We have created a script that converts integrated SNP and CNV calls generated from Birdsuite's Fawkes procedure into phased copy number genotypes (CN genotypes) using familial pedigree data. This software makes possible the use of CNPs and CNVs for genetic linkage with family data.

Chip2Spell

We have created a program that automatically generates the input files for Alohomora_m. The program, Chip2Spell, takes as input a genotype report and publicly available annotation files and creates the genotype file, map file and frequency file that will be used by Alohomora. The program is especially useful if the map and frequency files for a given platform are not stored in the Alohomora library, but it is also a quick way to convert the standard Affymetrix or Illumina genotype report format to the AB format requested by Alohomora.

Gene-environment interactions

We have created some code that performs a GWAS analysis of gene-environment interactions for imputed SNPs and non-imputed SNPs. Instead of using PLINK to perform the logistic regressions or the generalized linear model, we used the PLINK's R plug-in function to do it for the non-imputed SNPs.

MAX test

We have coded the MAX test of Zheng and Gastwirth (Statist. Med. 2006;25:3150) in some SAS MACROS. As well, we have created a wrapper for our MAX test code that allows the user to correct for multiple testing by using the maxT algorithm (Alg 4.1 of Westfall and Young, 1993).

Beyond SAS Genetics™

Paper highlighting the basic features of SAS/Genetics as we routinely apply them to the analysis of human genetic association studies, along with additional SAS/STAT procedures such as LOGISTIC and PHREG to conduct analyses commonly used in human genetic studies.

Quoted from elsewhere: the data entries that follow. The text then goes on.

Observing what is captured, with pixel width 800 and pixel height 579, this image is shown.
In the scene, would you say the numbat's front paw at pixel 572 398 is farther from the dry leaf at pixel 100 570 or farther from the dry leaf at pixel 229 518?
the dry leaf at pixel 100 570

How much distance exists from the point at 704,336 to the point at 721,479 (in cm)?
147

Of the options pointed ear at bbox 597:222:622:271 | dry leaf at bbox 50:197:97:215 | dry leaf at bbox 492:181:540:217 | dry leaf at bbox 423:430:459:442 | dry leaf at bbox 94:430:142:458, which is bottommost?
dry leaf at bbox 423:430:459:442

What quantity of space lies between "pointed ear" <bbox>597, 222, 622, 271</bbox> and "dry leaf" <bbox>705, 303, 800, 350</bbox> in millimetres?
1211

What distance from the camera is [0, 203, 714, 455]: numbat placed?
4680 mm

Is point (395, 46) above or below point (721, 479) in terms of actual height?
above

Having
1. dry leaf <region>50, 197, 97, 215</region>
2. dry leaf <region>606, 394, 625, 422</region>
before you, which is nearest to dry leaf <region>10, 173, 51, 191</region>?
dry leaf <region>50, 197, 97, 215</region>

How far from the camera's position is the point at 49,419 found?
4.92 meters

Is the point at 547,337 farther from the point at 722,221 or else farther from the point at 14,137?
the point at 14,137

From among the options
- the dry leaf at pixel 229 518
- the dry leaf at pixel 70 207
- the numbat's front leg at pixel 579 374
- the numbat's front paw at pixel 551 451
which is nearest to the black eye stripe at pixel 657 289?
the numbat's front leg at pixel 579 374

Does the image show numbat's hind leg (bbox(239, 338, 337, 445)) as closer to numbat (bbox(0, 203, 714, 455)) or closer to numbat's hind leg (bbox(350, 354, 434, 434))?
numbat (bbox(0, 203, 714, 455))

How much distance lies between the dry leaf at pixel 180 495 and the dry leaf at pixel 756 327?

Testing for linkage disequilibrium using SAS/GENETICS and SAS/STAT

Testing for the presence of linkage disequilibrium (LD) and measuring its value is important in statistical genetics. LD deals with the correlation of genetic variation at two or more loci in the genome within a given population. PROC ALLELE in SAS/GENETICS provides a variety of pairwise LD measures that are related to the well-known Pearson correlation r. Different statistical tests of linkage disequilibrium are performed using PROC ALLELE. PROC HAPLOTYPE offers LD test statistics for multiple loci. In this paper, we clarify differences between LD measures obtained using PROC ALLELE and show how the HAPLO=OPTION of this procedure interacts with the linkage disequilibrium calculations and tests. Moreover, we compare PROC CORR and PROC ALLELE in terms of correlation coefficients of genotypic data.